Hal-hal yang harus diperhatikan tersebut adalah suhu perairan sekitar 25- 26°C; salinitas 30-35 ppt; substrat dasar adalah pasir atau pasir berlumpur tanpa karang dan cangkang tiram, perairan harus bebas dari pengaruh air tawar dan dari aliran lain yang berasal dari kegiatan di darat, pabrik, pertanian dan permukinan; dekat dengan sumber benih dan sumber pakan; serta mudah dijangkau dengan transportasi.
Selain itu, juga harus terlindung dari angin kencang dan ombak besar, tetapi aliran pasang surut di bagian atas dan bawah kolom air masih cukup kuat. Kedalaman air terendah adalah 1,5 m pada saat surut.
Untuk kepentingan domestik
Direktur Eksekutif Pusat Kajian Maritim untuk Kemanusiaan Abdul Halim, menyarankan, kebijakan terkait benih lobster lebih baik diarahkan untuk kepentingan domestik. Ia menyatakan sepakat bahwa ekspor benih lobster seharusnya dihentikan total dan semua benih lobster yang ada dioptimalkan untuk budidaya di dalam negeri.
"Pusat Kajian Maritim untuk Kemanusiaan sejak awal menghendaki KKP memprioritaskan pemanfaatan benur lobster untuk usaha pembesaran di dalam negeri, bukan diekspor," kata Abdul Halim di Jakarta, Senin.
Menurut dia, dengan mengutamakan benih lobster untuk kepentingan dalam negeri, maka ke depannya mampu memberikan manfaat ekonomi yang lebih besar dalam jangka panjang. Selain itu, ia menyebutkan bahwa memprioritaskan benih lobster untuk kepentingan domestik bernilai strategis bagi ekonomi bangsa dalam jangka waktu lima tahun ke depan.
Sebelumnya, Menteri Kelautan dan Perikanan ad interim Luhut Binsar Pandjaitan menyatakan tidak ada yang salah terkait regulasi mengenai benih lobster seperti tertuang dalam Peraturan Menteri KP Nomor 12/2020 tentang Pengelolaan Lobster, Kepiting, dan Rajungan.
"Jadi, kalau dari permen (peraturan menteri) yang dibuat tidak ada yang salah. Sudah kita cek tadi. Semua itu dinikmati (hasilnya) oleh rakyat mengenai program ini. Tidak ada yang salah," kata Luhut dalam siaran pers di Jakarta, Sabtu (28/11).
Luhut menyebut memang ada mekanisme ekspor yang dinilai keliru, yakni dalam hal pengangkutan benih bening lobster dari Indonesia ke negara tujuan ekspor.
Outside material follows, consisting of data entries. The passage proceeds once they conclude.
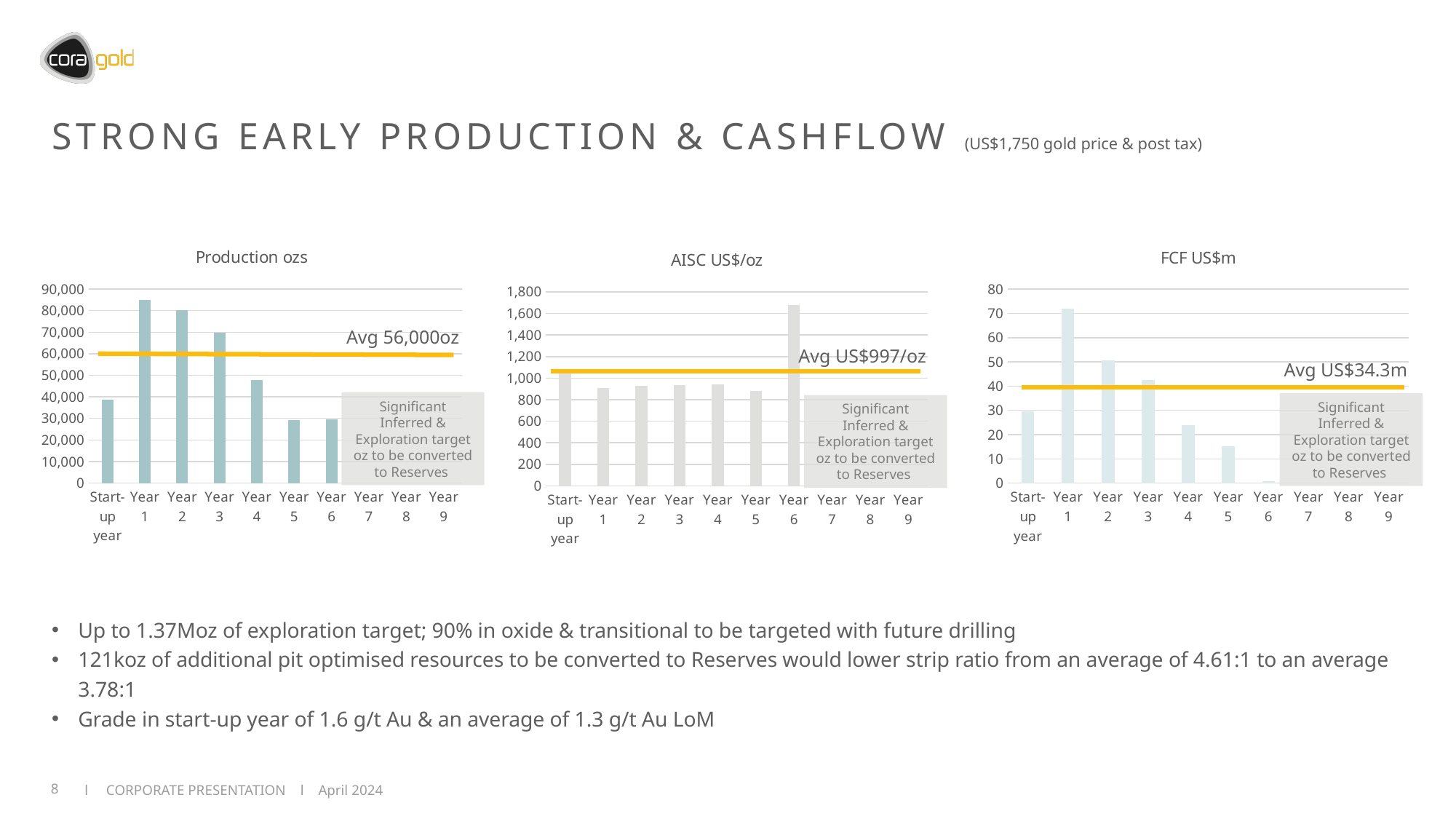
On the AISC US$/oz chart, what average value is printed next to the horizontal line? Avg US$997/oz On the Production ozs chart, how many categories are shown on the x axis? 10 On the FCF US$m chart, is the value for Year 5 greater or less than 20? less On the AISC US$/oz chart, which year has the highest AISC? Year 6 On the FCF US$m chart, what average value is printed next to the horizontal line? Avg US$34.3m What kind of chart is the FCF US$m chart? bar chart On the Production ozs chart, which year has the highest production? Year 1 On the FCF US$m chart, which year has the highest free cash flow? Year 1 On the AISC US$/oz chart, is the value for Year 6 greater or less than 1,600? greater On the Production ozs chart, which is larger, the value for Year 4 or the value for Year 5? Year 4 On the Production ozs chart, is the value for Year 1 greater or less than 80,000? greater On the Production ozs chart, what average value is printed next to the horizontal line? Avg 56,000oz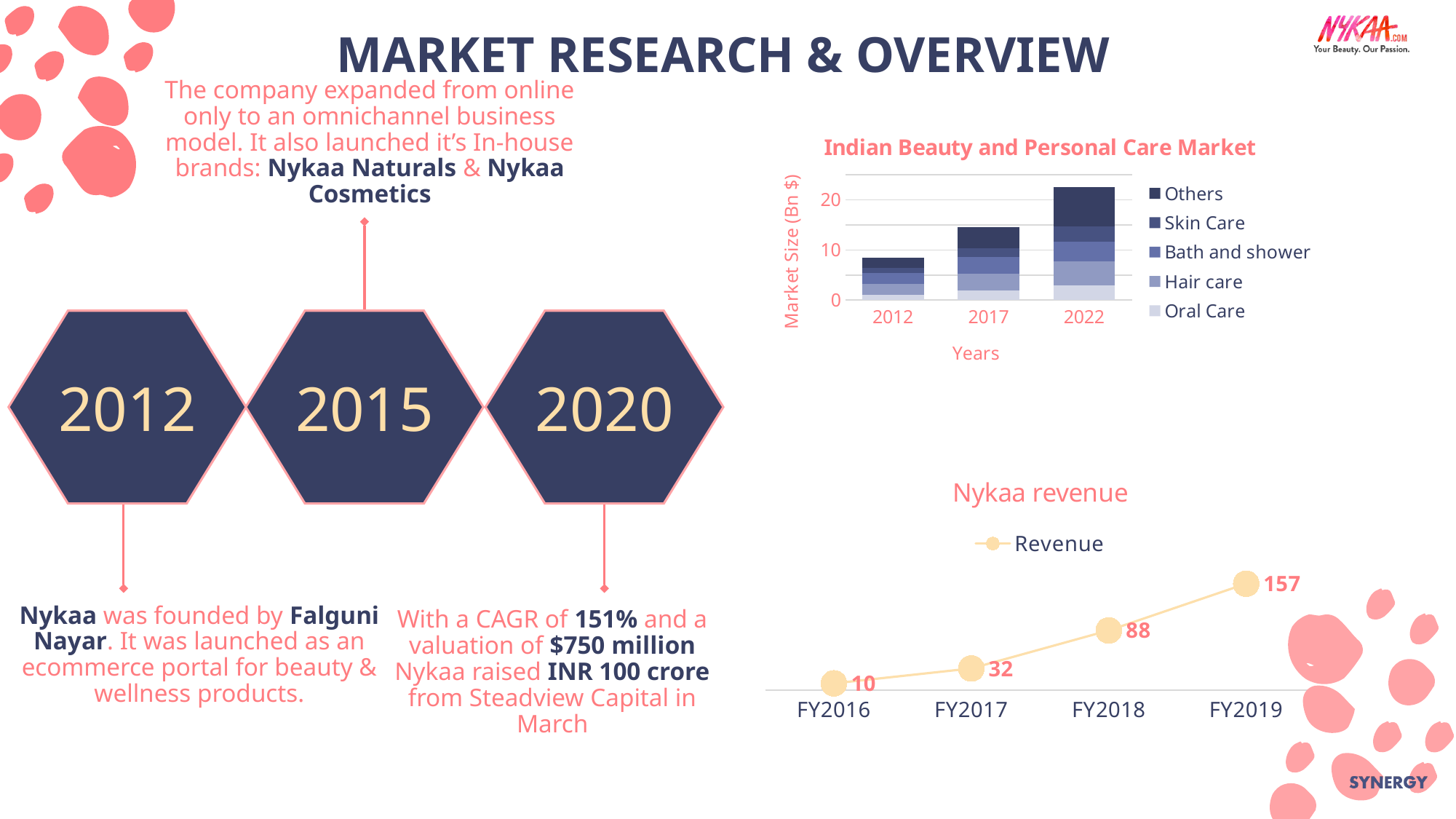
In the Indian Beauty and Personal Care Market chart, how many series does the legend list? 5 In the Indian Beauty and Personal Care Market chart, is the total market size for 2022 greater or less than 20? greater In the Nykaa revenue chart, what is the revenue for FY2017? 32 In the Nykaa revenue chart, how many data points are plotted? 4 In the Nykaa revenue chart, which fiscal year has the lowest revenue? FY2016 In the Nykaa revenue chart, do the values rise or fall from FY2016 to FY2019? rise In the Nykaa revenue chart, what is the difference between the FY2018 and FY2017 revenue values? 56 In the Indian Beauty and Personal Care Market chart, is the total market size for 2012 greater or less than 10? less In the Nykaa revenue chart, what is the revenue for FY2019? 157 In the Indian Beauty and Personal Care Market chart, which year has the tallest bar? 2022 What kind of chart is the Nykaa revenue chart? line chart What is the y-axis label of the Indian Beauty and Personal Care Market chart? Market Size (Bn $)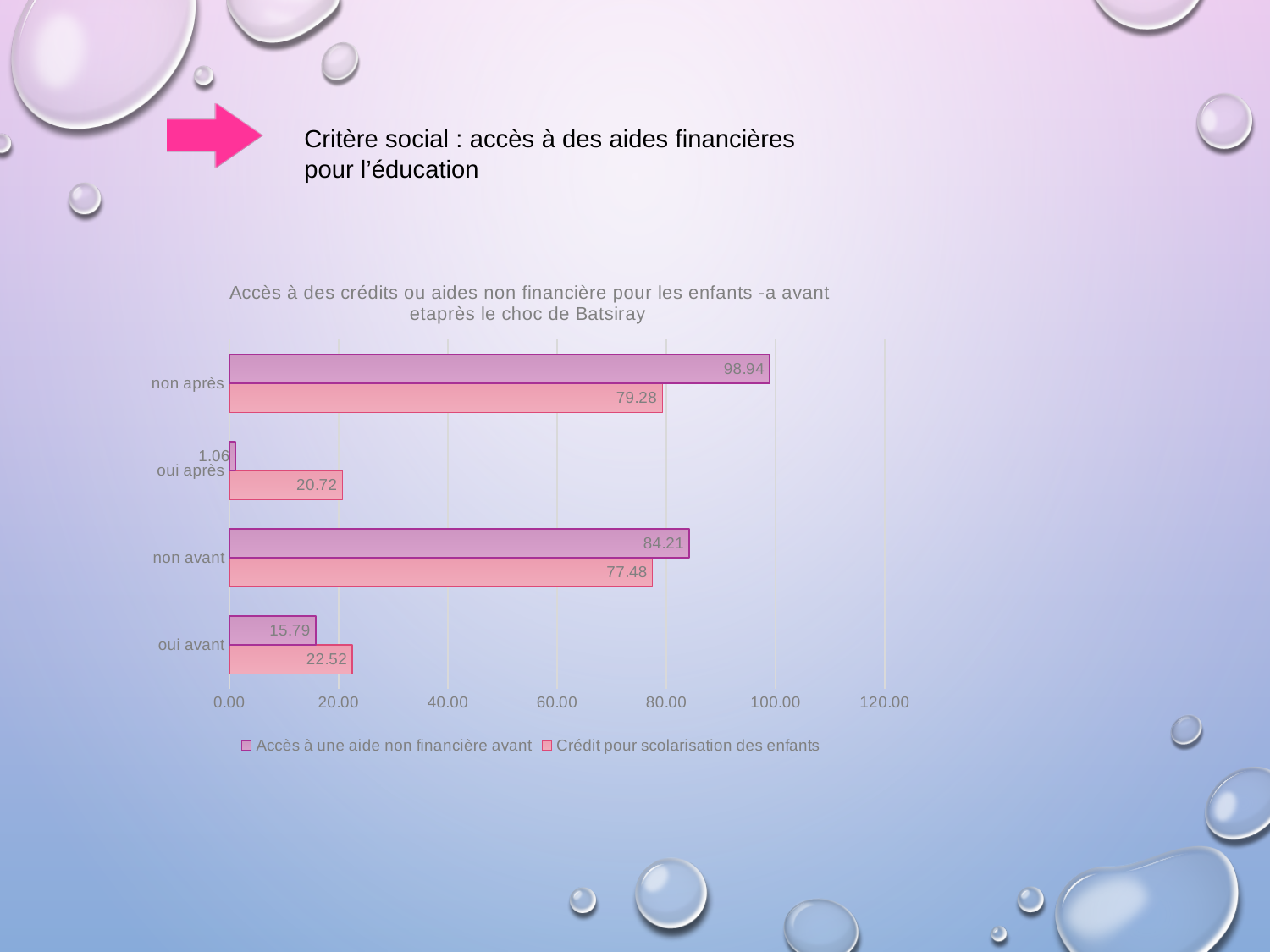
What is the difference between the two series' values for "non après"? 19.66 What kind of chart is shown on the slide? Bar chart For "non avant", which series has the larger value? Accès à une aide non financière avant What is the difference between the two series' values for "oui avant"? 6.73 What is the value for "non avant" in the "Crédit pour scolarisation des enfants" series? 77.48 What is the value for "oui après" in the "Crédit pour scolarisation des enfants" series? 20.72 How many categories are shown on the chart? 4 What is the value for "non après" in the "Accès à une aide non financière avant" series? 98.94 How many series does the legend list? 2 What is the value for "oui avant" in the "Accès à une aide non financière avant" series? 15.79 Which category has the highest value in the "Accès à une aide non financière avant" series? non après Which category has the lowest value in the "Accès à une aide non financière avant" series? oui après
Untuk itu, lanjutnya, tim KKP juga sedang melakukan evaluasi sembari menghentikan sementara ekspor benih lobster.
"Pak Sekjen dan tim sedang mengevaluasi, nanti minggu depan dilaporkan ke saya. Kalau memang kita lihat bagus kita teruskan, karena sekali lagi tadi Pak Sekjen menyampaikan ke saya, itu memberikan manfaat ke nelayan di pesisir selatan," papar Luhut.